• Instruction: Copy out, word for word, the part of the data that opens with the line containing "With this photograph" and closes with the line containing "24.0 meters", both lines included.

• Given entries:
•••
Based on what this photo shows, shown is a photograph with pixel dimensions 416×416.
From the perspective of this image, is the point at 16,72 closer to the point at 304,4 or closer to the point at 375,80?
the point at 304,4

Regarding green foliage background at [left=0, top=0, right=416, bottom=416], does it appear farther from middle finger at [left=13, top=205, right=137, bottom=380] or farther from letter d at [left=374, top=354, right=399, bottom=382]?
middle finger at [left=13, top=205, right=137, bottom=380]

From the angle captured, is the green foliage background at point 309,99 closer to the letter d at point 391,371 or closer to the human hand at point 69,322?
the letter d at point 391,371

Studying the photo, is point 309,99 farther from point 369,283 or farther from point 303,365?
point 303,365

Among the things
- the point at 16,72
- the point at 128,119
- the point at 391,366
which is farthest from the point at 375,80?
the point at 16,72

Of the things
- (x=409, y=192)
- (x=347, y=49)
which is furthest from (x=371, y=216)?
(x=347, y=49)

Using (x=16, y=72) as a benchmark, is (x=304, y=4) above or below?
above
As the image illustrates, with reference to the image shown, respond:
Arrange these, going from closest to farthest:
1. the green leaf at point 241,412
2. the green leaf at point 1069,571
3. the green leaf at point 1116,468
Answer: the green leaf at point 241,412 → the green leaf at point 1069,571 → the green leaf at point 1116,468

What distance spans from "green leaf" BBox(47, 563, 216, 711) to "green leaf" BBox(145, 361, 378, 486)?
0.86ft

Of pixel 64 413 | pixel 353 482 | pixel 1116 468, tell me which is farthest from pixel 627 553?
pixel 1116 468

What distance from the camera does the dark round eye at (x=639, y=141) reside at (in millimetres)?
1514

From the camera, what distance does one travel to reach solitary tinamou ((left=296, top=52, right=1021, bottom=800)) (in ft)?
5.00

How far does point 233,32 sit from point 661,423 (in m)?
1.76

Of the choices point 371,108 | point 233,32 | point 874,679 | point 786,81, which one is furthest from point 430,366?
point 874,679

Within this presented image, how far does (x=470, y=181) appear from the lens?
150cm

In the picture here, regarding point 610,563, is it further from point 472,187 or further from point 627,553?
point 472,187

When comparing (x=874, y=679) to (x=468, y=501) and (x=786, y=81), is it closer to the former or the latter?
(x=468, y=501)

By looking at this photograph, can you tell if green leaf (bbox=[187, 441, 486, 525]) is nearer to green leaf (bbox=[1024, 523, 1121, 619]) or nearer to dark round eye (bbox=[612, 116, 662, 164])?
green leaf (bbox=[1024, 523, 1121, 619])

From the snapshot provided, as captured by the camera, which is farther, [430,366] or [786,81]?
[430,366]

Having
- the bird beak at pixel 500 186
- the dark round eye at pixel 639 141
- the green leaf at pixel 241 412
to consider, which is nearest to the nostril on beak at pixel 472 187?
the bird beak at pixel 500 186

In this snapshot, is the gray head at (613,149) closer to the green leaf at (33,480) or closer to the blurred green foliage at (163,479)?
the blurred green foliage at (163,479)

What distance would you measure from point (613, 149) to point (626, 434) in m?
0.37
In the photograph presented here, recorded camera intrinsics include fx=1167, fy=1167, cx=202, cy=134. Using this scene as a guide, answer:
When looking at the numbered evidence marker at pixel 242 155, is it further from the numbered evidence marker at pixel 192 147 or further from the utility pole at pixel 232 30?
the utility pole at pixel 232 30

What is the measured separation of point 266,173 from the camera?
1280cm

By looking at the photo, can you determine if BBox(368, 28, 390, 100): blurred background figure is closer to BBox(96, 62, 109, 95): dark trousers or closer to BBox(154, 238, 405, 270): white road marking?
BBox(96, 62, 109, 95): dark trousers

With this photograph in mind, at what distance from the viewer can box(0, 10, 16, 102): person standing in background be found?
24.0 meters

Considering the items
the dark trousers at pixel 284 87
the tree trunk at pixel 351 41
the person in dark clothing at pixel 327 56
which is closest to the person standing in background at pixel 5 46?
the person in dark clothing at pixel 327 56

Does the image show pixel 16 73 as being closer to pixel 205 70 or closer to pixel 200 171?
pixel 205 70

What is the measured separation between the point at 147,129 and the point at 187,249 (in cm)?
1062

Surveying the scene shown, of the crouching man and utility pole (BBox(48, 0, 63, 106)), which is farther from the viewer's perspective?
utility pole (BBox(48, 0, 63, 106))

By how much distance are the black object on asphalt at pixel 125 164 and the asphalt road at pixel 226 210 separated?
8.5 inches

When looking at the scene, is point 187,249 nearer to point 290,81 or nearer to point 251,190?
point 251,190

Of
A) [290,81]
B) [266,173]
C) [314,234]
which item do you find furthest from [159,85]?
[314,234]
•••
• Worked solution:
With this photograph in mind, at what distance from the viewer can box(0, 10, 16, 102): person standing in background be found?
24.0 meters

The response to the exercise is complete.